Pierwszy raz eurowyborom towarzyszy aż tyle emocji. Ale teraz po raz pierwszy w historii Unii Europejskiej głosowanie do europarlamentu może coś naprawdę zmienić. O Unię gra dotychczasowa grupa trzymająca władzę, związana głównie z osią Paryż–Berlin, grają partie zbuntowane przeciwko panującemu porządkowi, jak polski PiS i węgierski Fidesz, grają też przeciwnicy UE i wreszcie gra Rosja. Jeszcze nigdy tak wiele ośrodków nie zaangażowało się, by mieć w UE coś do powiedzenia. Na pewno dotychczasowy układ lewarowany partiami chadeckimi i socjaldemokratycznymi zostanie ograniczony. Bardzo trudno pokusić się o analizę rozkładu sił w przyszłym europarlamencie, ale będzie ona plątaniną sprzecznych koncepcji politycznych. I to może być dobre dla Polski. Dlaczego?
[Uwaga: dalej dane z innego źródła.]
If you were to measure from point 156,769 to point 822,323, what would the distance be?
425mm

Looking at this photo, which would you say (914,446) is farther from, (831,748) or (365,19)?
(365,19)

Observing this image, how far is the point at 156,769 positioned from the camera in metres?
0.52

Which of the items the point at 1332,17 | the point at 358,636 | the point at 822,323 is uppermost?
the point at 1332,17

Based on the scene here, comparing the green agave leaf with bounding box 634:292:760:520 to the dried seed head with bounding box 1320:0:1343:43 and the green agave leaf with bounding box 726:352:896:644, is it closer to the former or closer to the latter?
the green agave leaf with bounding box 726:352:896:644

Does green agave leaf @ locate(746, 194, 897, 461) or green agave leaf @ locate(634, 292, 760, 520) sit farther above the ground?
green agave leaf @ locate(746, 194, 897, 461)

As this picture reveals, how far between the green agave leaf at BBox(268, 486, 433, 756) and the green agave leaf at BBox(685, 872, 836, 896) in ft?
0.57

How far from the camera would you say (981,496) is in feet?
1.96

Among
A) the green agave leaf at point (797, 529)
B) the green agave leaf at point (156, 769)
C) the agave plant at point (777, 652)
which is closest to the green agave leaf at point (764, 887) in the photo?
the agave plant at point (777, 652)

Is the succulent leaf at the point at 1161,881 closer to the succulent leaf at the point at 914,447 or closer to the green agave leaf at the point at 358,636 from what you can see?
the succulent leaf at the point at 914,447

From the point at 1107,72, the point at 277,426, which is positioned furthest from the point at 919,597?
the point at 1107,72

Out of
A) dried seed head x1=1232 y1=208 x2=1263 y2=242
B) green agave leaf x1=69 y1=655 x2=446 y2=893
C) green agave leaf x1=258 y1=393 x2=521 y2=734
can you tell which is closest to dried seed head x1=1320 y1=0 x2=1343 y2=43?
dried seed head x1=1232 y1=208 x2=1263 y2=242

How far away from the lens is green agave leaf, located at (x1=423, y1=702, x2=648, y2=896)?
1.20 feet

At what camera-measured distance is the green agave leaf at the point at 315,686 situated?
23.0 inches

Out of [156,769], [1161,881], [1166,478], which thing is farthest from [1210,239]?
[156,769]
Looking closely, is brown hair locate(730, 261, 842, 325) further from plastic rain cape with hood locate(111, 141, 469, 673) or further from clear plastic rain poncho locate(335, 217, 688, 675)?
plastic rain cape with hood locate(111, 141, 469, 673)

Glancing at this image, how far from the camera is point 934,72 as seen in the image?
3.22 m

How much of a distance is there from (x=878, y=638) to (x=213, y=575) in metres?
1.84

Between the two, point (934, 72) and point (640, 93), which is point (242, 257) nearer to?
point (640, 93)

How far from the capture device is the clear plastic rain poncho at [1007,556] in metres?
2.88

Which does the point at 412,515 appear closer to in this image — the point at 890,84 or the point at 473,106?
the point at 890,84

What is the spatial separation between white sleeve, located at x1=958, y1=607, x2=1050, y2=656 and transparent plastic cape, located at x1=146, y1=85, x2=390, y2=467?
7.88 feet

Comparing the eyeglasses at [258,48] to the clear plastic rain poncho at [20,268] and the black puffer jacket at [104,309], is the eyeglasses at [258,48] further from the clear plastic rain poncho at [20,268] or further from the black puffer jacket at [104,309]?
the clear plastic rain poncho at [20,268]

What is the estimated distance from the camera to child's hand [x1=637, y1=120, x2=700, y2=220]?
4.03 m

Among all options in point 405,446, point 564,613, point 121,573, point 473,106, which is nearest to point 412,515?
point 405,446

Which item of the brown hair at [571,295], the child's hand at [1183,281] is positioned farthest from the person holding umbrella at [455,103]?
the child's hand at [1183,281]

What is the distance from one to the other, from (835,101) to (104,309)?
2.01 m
Bo taki twór nie będzie mógł nam łatwo zaszkodzić. Głos Polski będzie bardziej słyszany i będziemy też mieć więcej sojuszników. Nie wierzę, żeby na tym etapie udało się stworzyć wokół PiS koalicję mającą większość, ale powiedzie się coś innego. Dostaniemy możliwość blokowania złych dla Polski decyzji. O ów dostęp do „hamulca” toczy się teraz nasza walka. Wiedzą o tym elity unijne i robią, co mogą, byśmy tego nie ugrali. Jeżeli przegrają, będą musiały zacząć się z nami układać.

Potężną grę o Unię Europejską toczy też Rosja. Część ultraprawicowych partii, które wejdą do nowego europarlamentu, dostawało z Rosji wsparcie finansowe. Nic też dziwnego, że opowiadają się za zniesieniem sankcji wobec Moskwy. Nie jest to dobre dla Polski. Kontekst polskich sojuszników Moskwy jest jednak dużo bardziej niebezpieczny niż sama konstelacja sił prorosyjskich w UE. W naszym przypadku chodzi przede wszystkim o podważanie sojuszu z USA, czyli naszego narodowego bezpieczeństwa. Nie jest więc tak, że każda partia prawicowa jest fajna. Niektóre choć prawicowe, są po prostu niebezpieczne. O tym pisaliśmy już wielokrotnie. Trzeba więc nie tylko wybierać, lecz typować po prostu z głową i nie dać się omamić bardzo agresywnej kampanii, zwłaszcza w internecie – jest coraz więcej śladów bezpośredniego udziału w niej Rosji.

Spośród naszych autorów startują w tych wyborach Joanna Lichocka i Ryszard Czarnecki. Znają ich Państwo dobrze. Jest też Beata Dróżdż, dyrektor generalna spółki wydającej „Gazetę Polską” i organizatorka zjazdów klubów „Gazety Polskiej”. Wszyscy startują z list PiS. I choć wielu na tych listach życzę sukcesów, to proszę mi wybaczyć, że zauważam teraz osoby od lat z nami mocno związane.

Tomasz Sakiewicz

"Gazeta Polska" nr. 20; data: 15.05.2019.